By Avril Ormsby
LOCKERBIE, Scotland (Reuters) - A Libyan jailed for the 1988 bombing of PanAm flight 103 over Lockerbie and released two years ago should never have walked free, residents of the Scottish town said on Friday.
Former Libyan intelligence agent Abdel Basset al-Megrahi, the only person convicted for the attack, has now gone missing in Libya, where rebels have overthrown Muammar Gaddafi.
Scottish officials, who released Megrahi on health grounds, said on Thursday they were seeking help from rebel leaders to restore contact with the bomber lost in the "dust of battle."
Megrahi's release and return to Libya infuriated many U.S. politicians and relatives of the 189 American victims, who are now demanding his extradition to the United States. His return to a hero's welcome in Libya embarrassed the British government.
The bomber had been diagnosed with prostate cancer and, when he was freed in 2009, given just three months to live.
"He should never have been released, but there is no point bringing him back," said 66-year-old Sheila Tennant, a retired office worker who has lived in the same house near the Lockerbie Garden of Remembrance for the past 47 years.
Her husband helped staff the makeshift mortuary set up after the airliner crashed into the town of 4,000, killing 11 people on the ground. Her daughter was a civilian in the police force, seeing the names and ages of the dead come through the office.
Tennant said she was not in favor of Megrahi being extradited to the United States: "What's the point? It's done. Life goes on. It's two years now."
Megrahi was convicted in 2001 of playing a "significant part in planning and perpetrating" the bombing. In a special court which sat in the Netherlands, Scottish judges sentenced Megrahi to life in prison with a minimum jail term of 27 years.
Britain's Deputy Prime Minister Nick Clegg has said he would like to see Megrahi back in jail. Prime Minister David Cameron, who took office in May 2010, has called the release a mistake.
However, Scotland has responsibility for its own legal system following devolution in 1999.
As part of the terms of his release, Megrahi was required to submit regular medical reports and check in by telephone to Scottish authorities. He was last in touch with them on August 8.
"I think his release was dodgy -- they should have left him in Scotland to do his time," Sara Lawson, 87, who still lives in the road where a falling wing of the plane and its fuselage demolished her neighbors' homes, told Reuters.
But she said it was too late to bring him back. "The man is old. What can it do?" she said, leaning on a walking stick.\
"He looked like a sick person when he got on the plane (to return to Libya). You would not know he was going to live two years. The end of the Gaddafi regime doesn't change anything."
The houses in her small crescent street have been rebuilt and a small garden with a memorial plaque stands in a corner.

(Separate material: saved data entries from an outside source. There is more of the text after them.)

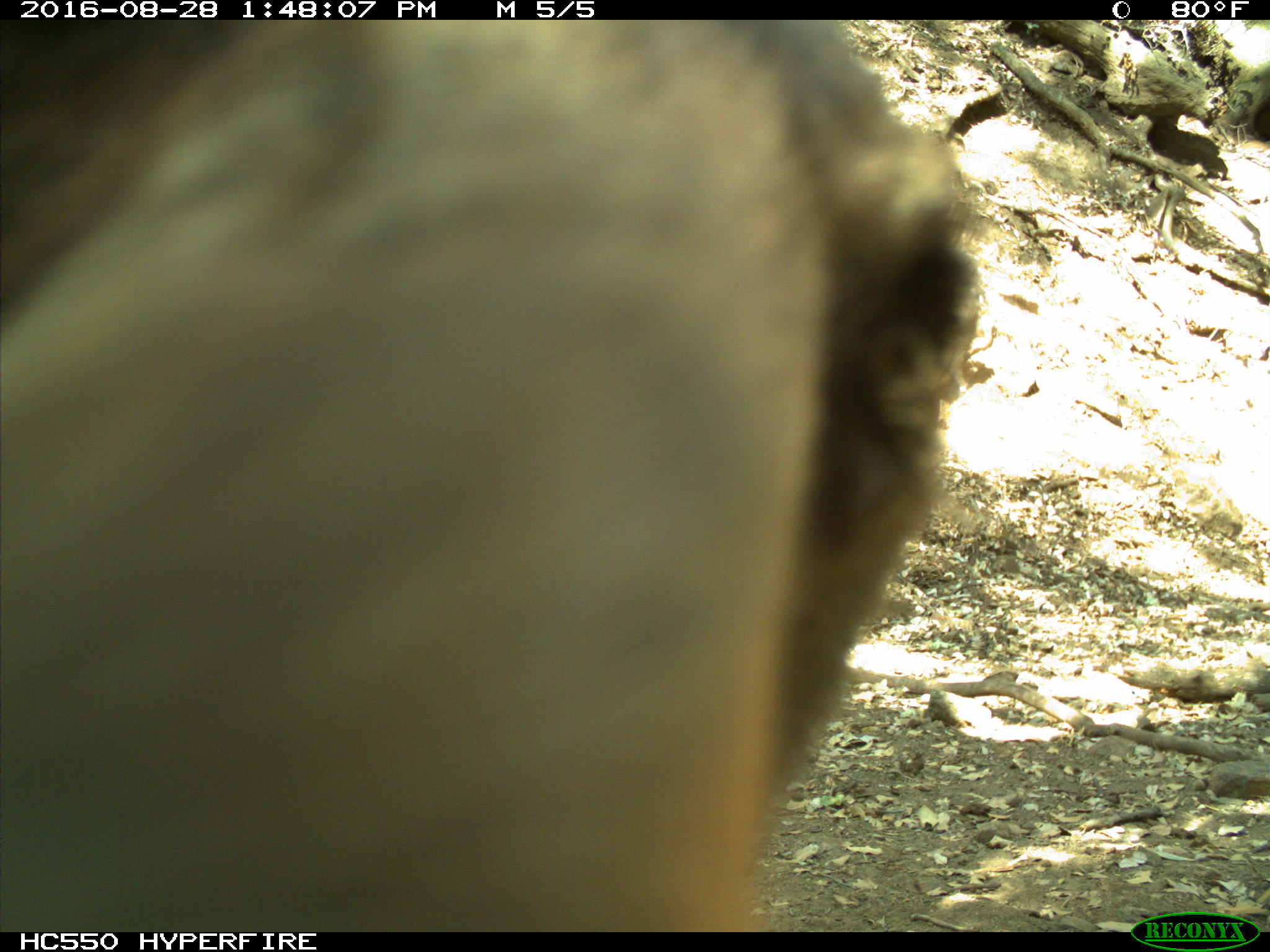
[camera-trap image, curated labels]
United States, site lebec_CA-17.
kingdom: Animalia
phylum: Chordata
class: Mammalia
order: Carnivora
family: Ursidae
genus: Ursus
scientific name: Ursus americanus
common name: american black bear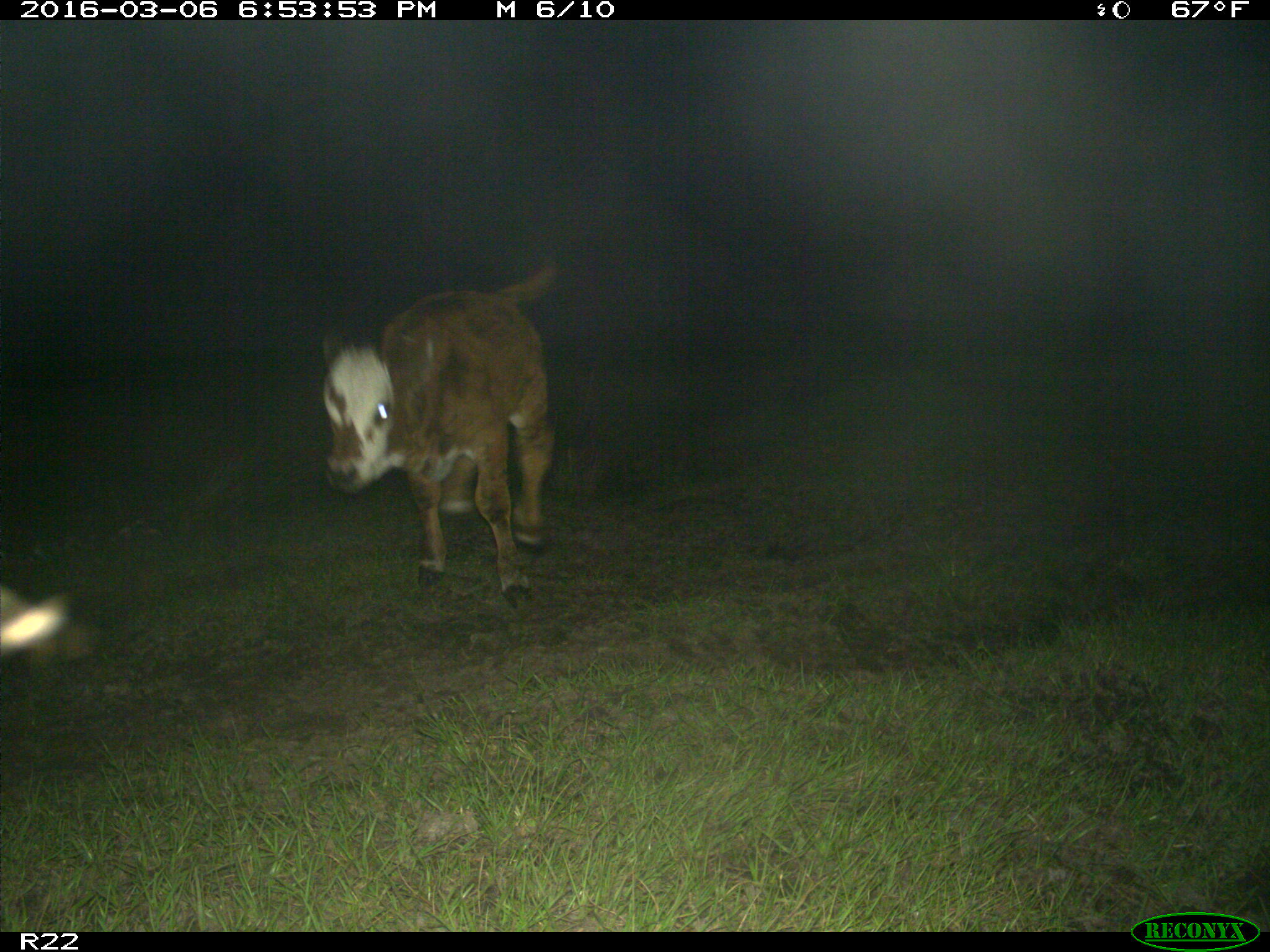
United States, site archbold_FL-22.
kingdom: Animalia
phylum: Chordata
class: Mammalia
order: Artiodactyla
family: Bovidae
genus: Bos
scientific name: Bos taurus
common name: domestic cow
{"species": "Bos taurus (domestic cow)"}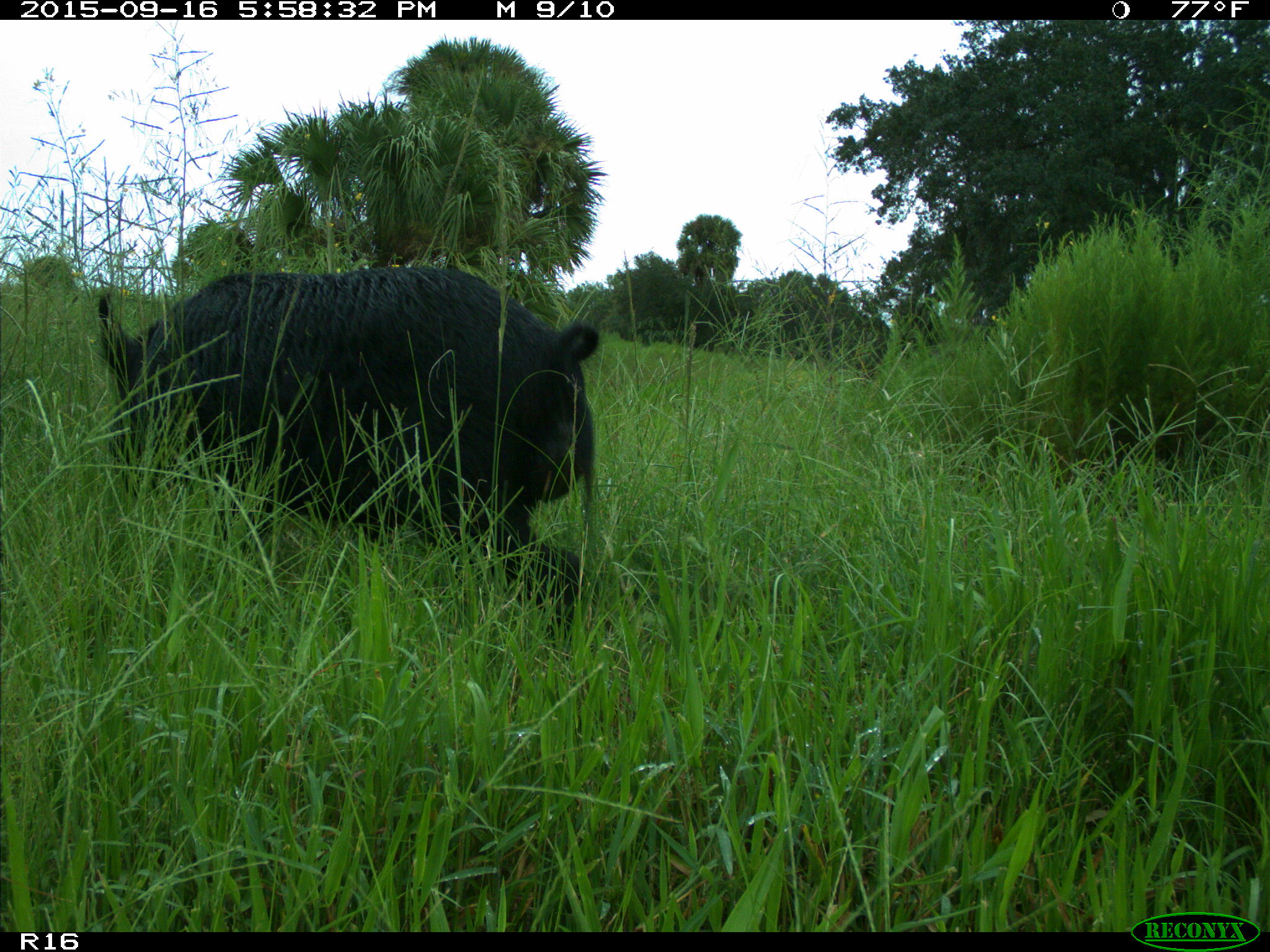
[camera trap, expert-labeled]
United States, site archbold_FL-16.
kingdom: Animalia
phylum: Chordata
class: Mammalia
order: Artiodactyla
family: Suidae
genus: Sus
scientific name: Sus scrofa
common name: wild boar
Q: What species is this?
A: Sus scrofa (wild boar).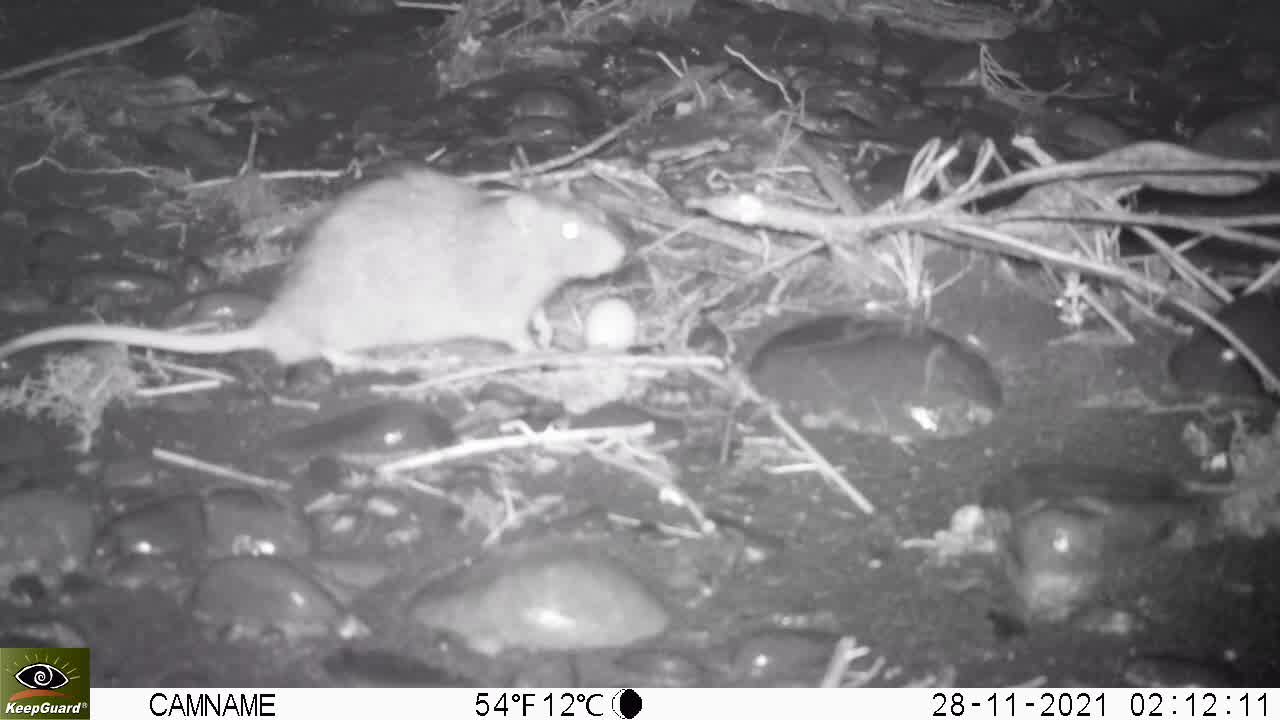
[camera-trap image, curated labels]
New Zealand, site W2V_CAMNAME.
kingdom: Animalia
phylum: Chordata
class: Mammalia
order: Rodentia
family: Muridae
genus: Rattus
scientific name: Rattus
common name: rat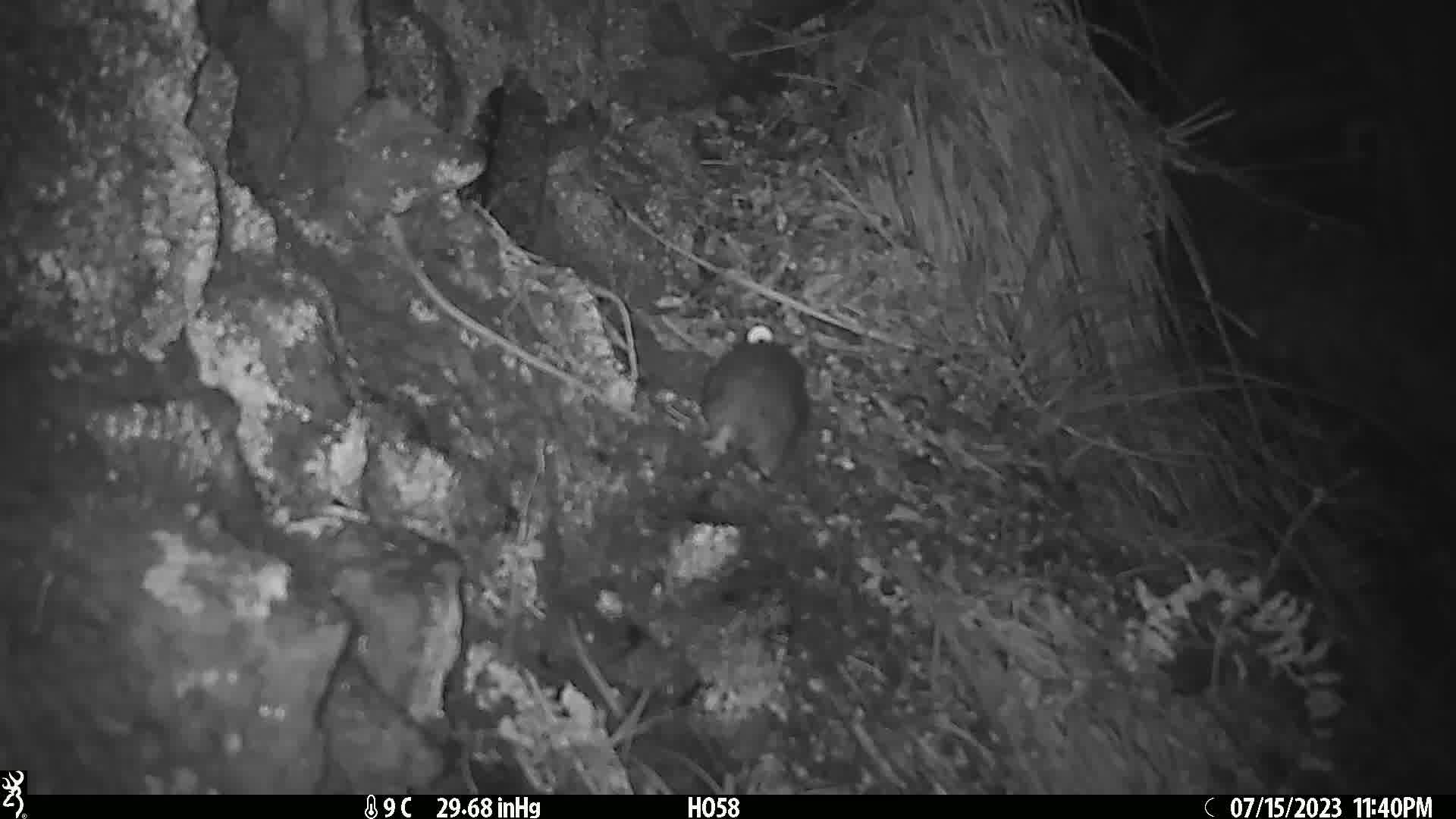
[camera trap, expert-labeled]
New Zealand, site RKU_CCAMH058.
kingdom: Animalia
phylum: Chordata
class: Mammalia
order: Rodentia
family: Muridae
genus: Rattus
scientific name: Rattus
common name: rat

Lawson recalled the "groan" of the plane as it came down that winter's night.
"I was watching TV -- the Muppets were on -- when the whole house shook. Somebody came to the door and said to get out because they were afraid of a gas leak blowing up the house.
"Sometimes I do not think about it, but there is always something to remind you. It was horrendous. You always think there is somebody worse off than yourself, but there weren't that many that night."
Others thought Megrahi should be returned to jail.
"I'd like to see him brought back to Scotland. He shouldn't have been released. I have an open mind on whether it should be Scotland or America, so long as he goes back to jail," said Ian Wilson, 62, a retired contract manager who was not living in Lockerbie in 1988. "He did not serve his time. Life is life."
Peter Shields, 70, a retired sales manager, said: "I think he should die in jail, the way the innocent people suffered."
A Lockerbie couple, who did not want to be named, said parts of the plane had damaged their house.
"You could hear a roar, a spinning, the engines were still going, still throbbing," one of them said.
"It was raining outside, cold and dark. You could feel the crunch as you stepped on bits of the plane... Houses were on fire and there was a huge crater. One house looked just like a children's painting with flames shooting out of the roof."